In his article, Strong describes a practice that I guess today would be called mindfulness. He describes “listening for, and working within, the language of visceral experience” to help people transform the quality from one of rejection or judgement, into an “authenticating or welcoming stance”. He suggests beginning by actively focusing in a relaxed manner on the area which most feels pained, using breathing and concentration. Using this focusing to explore the sensory quality of that area anew – a gentle curiosity. To stay “with” the area – and if working with a therapist, the therapist must “stay with” their client by using “clean language” or the client’s actual words to reflect that the experience has been “authenticated”, or verified by co-construction.

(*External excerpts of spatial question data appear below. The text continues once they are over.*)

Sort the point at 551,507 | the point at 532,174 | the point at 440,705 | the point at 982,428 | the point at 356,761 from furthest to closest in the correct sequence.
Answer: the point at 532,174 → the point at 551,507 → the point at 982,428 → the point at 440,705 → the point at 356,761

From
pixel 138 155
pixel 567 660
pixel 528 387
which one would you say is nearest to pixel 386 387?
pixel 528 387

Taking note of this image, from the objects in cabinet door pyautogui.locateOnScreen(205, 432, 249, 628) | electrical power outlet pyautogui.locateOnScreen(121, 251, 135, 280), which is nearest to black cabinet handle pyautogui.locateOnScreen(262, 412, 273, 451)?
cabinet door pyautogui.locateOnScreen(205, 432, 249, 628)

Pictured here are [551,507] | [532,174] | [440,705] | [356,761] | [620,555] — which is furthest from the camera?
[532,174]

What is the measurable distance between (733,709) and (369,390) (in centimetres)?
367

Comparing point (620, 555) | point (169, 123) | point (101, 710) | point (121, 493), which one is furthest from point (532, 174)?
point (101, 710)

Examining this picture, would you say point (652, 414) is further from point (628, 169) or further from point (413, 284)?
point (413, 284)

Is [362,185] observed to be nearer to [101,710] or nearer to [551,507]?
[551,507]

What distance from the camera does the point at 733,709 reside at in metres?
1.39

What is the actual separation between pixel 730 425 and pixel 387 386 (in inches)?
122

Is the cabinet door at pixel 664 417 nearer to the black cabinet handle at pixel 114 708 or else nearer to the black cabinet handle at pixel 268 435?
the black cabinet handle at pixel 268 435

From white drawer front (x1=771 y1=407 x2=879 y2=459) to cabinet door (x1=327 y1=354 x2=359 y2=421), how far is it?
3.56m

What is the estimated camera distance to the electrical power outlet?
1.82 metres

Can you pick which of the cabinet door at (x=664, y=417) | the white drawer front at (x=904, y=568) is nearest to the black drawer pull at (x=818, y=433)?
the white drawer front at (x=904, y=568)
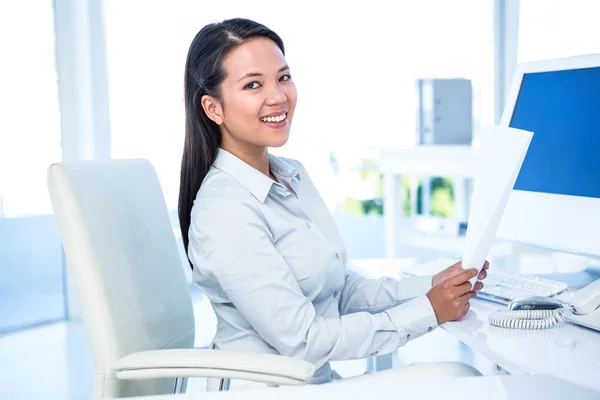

Hidden or secret experiences continue to have an impact although they are rarely discussed. While my experience of pain is certainly personal, the impact it has on me and what I do (and even on what I allow myself to acknowledge) is public. Or it can be if I allow it to be so. By hiding my experience from others I show a public face of energy and effervescence that isn’t complete. It’s not authentic. It suggests to others that I may not have this experience. I wonder how often I/we as clinicians make our therapeutic space safe and nonjudgmental enough for the people we work with to get in touch with those aspects of “what it is like” to live with pain that are hidden, are buried beneath the facade of winning, overcoming, battling, being explained away.
And here’s a final kicker: having been open to being vulnerable, how many of you find it hard to read this honesty? What’s your initial response? Do you want to fix it? Find a solution? Offer me something? Do something for me, to me? What would it be like to simply be present and experience the “what it is like” to be utterly fatigued by ever-present pain? Would you be willing to stay with that experience? And what would it mean to you? Your response will, if you let it, tell you a secret.
Shotter, J. (1993). The cultural politics of everyday understanding. London: Basil Blackwell.
Strong, Tom. (1999). Macro- and micro-conversation in conspiring with chronic pain. Journal of Systemic Therapies, 18(3), 37-50.